(Spatial reasoning records)
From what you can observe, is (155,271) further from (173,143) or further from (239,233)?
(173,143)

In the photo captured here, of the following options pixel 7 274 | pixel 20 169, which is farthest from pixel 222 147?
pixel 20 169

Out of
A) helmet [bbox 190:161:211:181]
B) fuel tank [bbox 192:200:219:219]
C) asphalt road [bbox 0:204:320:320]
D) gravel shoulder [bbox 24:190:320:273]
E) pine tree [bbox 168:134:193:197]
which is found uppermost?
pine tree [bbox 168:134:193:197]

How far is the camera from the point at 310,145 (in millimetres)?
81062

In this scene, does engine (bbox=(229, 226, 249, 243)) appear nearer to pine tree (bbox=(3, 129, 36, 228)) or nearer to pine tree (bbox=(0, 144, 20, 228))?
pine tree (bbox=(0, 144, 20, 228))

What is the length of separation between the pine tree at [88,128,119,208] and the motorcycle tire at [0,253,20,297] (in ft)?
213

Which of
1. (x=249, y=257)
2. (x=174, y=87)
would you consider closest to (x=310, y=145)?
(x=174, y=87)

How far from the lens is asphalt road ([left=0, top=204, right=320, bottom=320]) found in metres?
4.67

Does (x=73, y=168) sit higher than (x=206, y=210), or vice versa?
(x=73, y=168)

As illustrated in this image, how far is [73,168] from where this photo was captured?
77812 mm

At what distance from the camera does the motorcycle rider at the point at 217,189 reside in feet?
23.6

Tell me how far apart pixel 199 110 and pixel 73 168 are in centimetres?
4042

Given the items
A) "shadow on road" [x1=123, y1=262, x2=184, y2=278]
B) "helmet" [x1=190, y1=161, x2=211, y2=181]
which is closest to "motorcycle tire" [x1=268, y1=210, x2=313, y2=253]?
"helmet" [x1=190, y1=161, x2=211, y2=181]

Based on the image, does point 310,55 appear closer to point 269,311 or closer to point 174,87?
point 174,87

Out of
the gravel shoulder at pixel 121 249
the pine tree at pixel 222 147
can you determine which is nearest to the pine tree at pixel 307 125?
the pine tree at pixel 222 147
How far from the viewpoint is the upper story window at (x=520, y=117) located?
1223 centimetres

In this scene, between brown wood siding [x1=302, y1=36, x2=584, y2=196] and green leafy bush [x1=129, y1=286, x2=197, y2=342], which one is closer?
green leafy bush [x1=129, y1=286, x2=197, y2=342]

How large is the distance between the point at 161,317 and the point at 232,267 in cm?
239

### Task statement
Copy the entries from the line containing "Based on the" through the line containing "1223 centimetres", substituting "camera" for "viewpoint" and keeping everything else the same.

### Answer to this problem
Based on the image, does point 310,55 appear closer to point 269,311 or closer to point 174,87?
point 174,87

Out of
the gravel shoulder at pixel 121 249
the pine tree at pixel 222 147
can you determine which is nearest to the pine tree at pixel 307 125?
the pine tree at pixel 222 147
How far from the camera is the upper story window at (x=520, y=117) located?
1223 centimetres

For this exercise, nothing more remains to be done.